**取り組む課題:**
1 > 次の記述(a)〜(c)が都市風況解析の原資料の内容と一致するかどうかを、「はい」か「いいえ」で答えなさい。判断の根拠となる原資料の語句をそのまま引用して添えること。
(a) 風速の瞬時値は、おおむねガウス分布に従うことが確認された。
(b) 汚染物質濃度のヒストグラムは正規分布を示した。
(c) 大アンサンブル数の計算には、今年度新たに開発したコードが用いられた。
2 > 都市風況解析の原資料をもとに、次の問い(a)〜(c)に答えなさい。
(a) 研究期間はいつからいつまでか。
(b) キーワードとして挙げられている語は何か。
(c) 汚染物質濃度の分布は、正規分布よりもどの分布によく従うとされているか。
3 > 都市風況解析の原資料の文章を、最後の文の後から書き継ぎなさい。

**原資料:**
================

GPUスパコンを用いた都市風況解析の実時間アンサンブルデータ同化

研究課題

研究課題/領域番号 19K24359
研究機関国立研究開発法人日本原子力研究開発機構

研究代表者

長谷川 雄太  国立研究開発法人日本原子力研究開発機構, システム計算科学センター, 研究員 (10851016)

研究期間 (年度) 2019-08-30 – 2021-03-31
キーワードLBM / GPU / アンサンブル計算
研究実績の概要

格子ボルツマン法に基づく数m解像度の都市風況・汚染物質拡散解析に対するアンサンブルデータ同化の適用可能性を検討するため、大アンサンブル数の計算を行い、その統計諸量を評価した。大アンサンブル数の計算には、昨年度開発したMPI版アンサンブル計算コードを利用した。

まず、各物理量の瞬時値について確率分布およびヒストグラムを評価したところ、風速は概ねガウス分布に従うことが確認された。しかし、汚染物質濃度のヒストグラムは正規分布を示さず、ゼロ付近の値が高頻度に出現する分布になることがわかった。この分布は正規分布よりも対数正規分布やガンマ分布によく従うことから、汚染物質拡散過程は、乗算的な確率過程でばらつくことが明らかになった。アンサンブルデータ同化は一般的に、物理量の統計的ばらつきを正規分布とすることを仮定するから、汚染物質濃度の観測値を直接同化することは困難であるとわかった。このため、汚染物質濃度のデータ同化には、非ガウス性を考慮したデータ同化手法の開発が必要である。

================

**提示データ:**
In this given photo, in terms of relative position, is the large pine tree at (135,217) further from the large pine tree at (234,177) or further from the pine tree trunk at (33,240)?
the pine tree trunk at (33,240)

================

**課題別の解答:**
1 >
(a) はい。「風速は概ねガウス分布に従うことが確認された」
(b) いいえ。「汚染物質濃度のヒストグラムは正規分布を示さず」
(c) いいえ。「昨年度開発したMPI版アンサンブル計算コードを利用した」

2 >
(a) 2019-08-30から2021-03-31まで
(b) LBM、GPU、アンサンブル計算
(c) 対数正規分布やガンマ分布

3 >
次に、風速についてアンサンブルデータ同化の適用可能性を検討するため、瞬時値および時間平均値の格子点間の共分散を評価した。結果として、都市風況解析における風速のデータ同化としては、(1) 上空50 m 程度の風速を対象として、(2) 30程度のアンサンブル数の計算を行い、(3) 風速の15分間平均値を同化することが実現可能性が高いことがわかった。ただし、アンサンブルデータ同化は一般に、瞬時値を同化するものとして定式化されているため、時間平均値を同化できるデータ同化手法の開発を新たに行う必要があり、これは今後の課題である。

  • 研究成果

    (6件)

すべて 2021 2020

すべて 雑誌論文 (1件) (うち査読あり 1件) 学会発表 (5件) (うち国際学会 1件)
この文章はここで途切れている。